Railway line in Poland

The Warsaw–Grodzisk Mazowiecki railway is a 30 kilometer long, double-tracked, electrified suburban railway line connecting Warszawa Zachodnia station in Warsaw with Grodzisk Mazowiecki railway station in Grodzisk Mazowiecki. The line is designated by the Polish national railway infrastructure manager PKP Polskie Linie Kolejowe as rail line number 447.
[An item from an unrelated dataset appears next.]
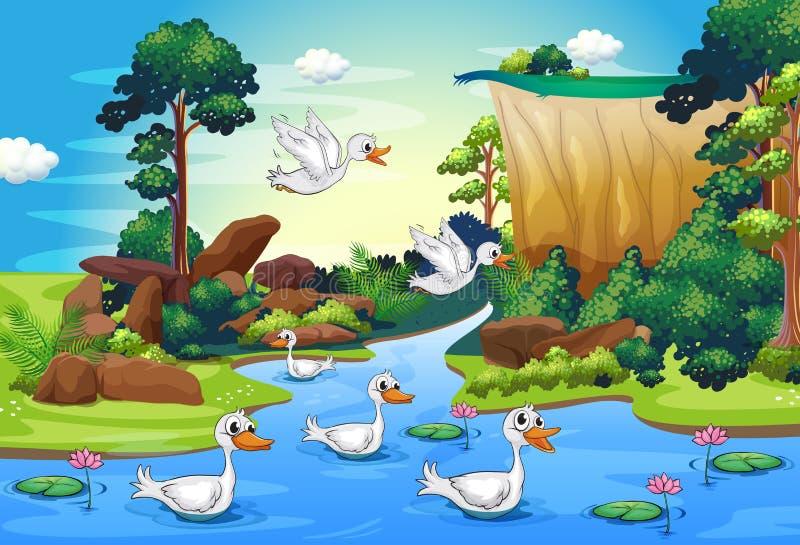 Grupa kaczki przy rzeką w lesie ilustracja wektor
It runs along the long-distance Warsaw–Katowice line, extending the suburban tracks of the Warsaw Cross-City line westward. The line is dedicated for use by local traffic, however both lines are technically capable of carrying all types of trains, effectively forming a four track rail corridor running roughly east–west through the center of the Warsaw metropolitan area.

==Opening==
The line was originally opened in 1845 as part of Warsaw–Vienna railway and electrified between 1936 and 1937. During the interbellum with the construction of the Warsaw Cross-City line authorities planned to upgrade the line to four tracks, but delayed the investment due to lack of funding. A second set of tracks was built only in 1959, since then the original southern tracks, today designated as line number 447, are dedicated for suburban connections, while the newer northern ones running parallel to them, today a part of line number 1, serve long-distance passenger and goods trains.

==Modernization==
In November 2015 PKP PLK announced a tender for the modernization of the line on the section between Warszawa Włochy railway station and Grodzisk Mazowiecki. As part of modernization, which was to improve movements in the Warsaw agglomeration, the stations on the line were rebuilt and a new station in Parzniew was built. After completion of the work the line speed increased from 60 to 80 km/h to 120 km/h. Works were carried out between the years 2016–2019.

==Usage==
The line is used by Masovian Railways and Rapid Urban Railway (Warsaw) (the latter one only between Warsaw and Pruszków).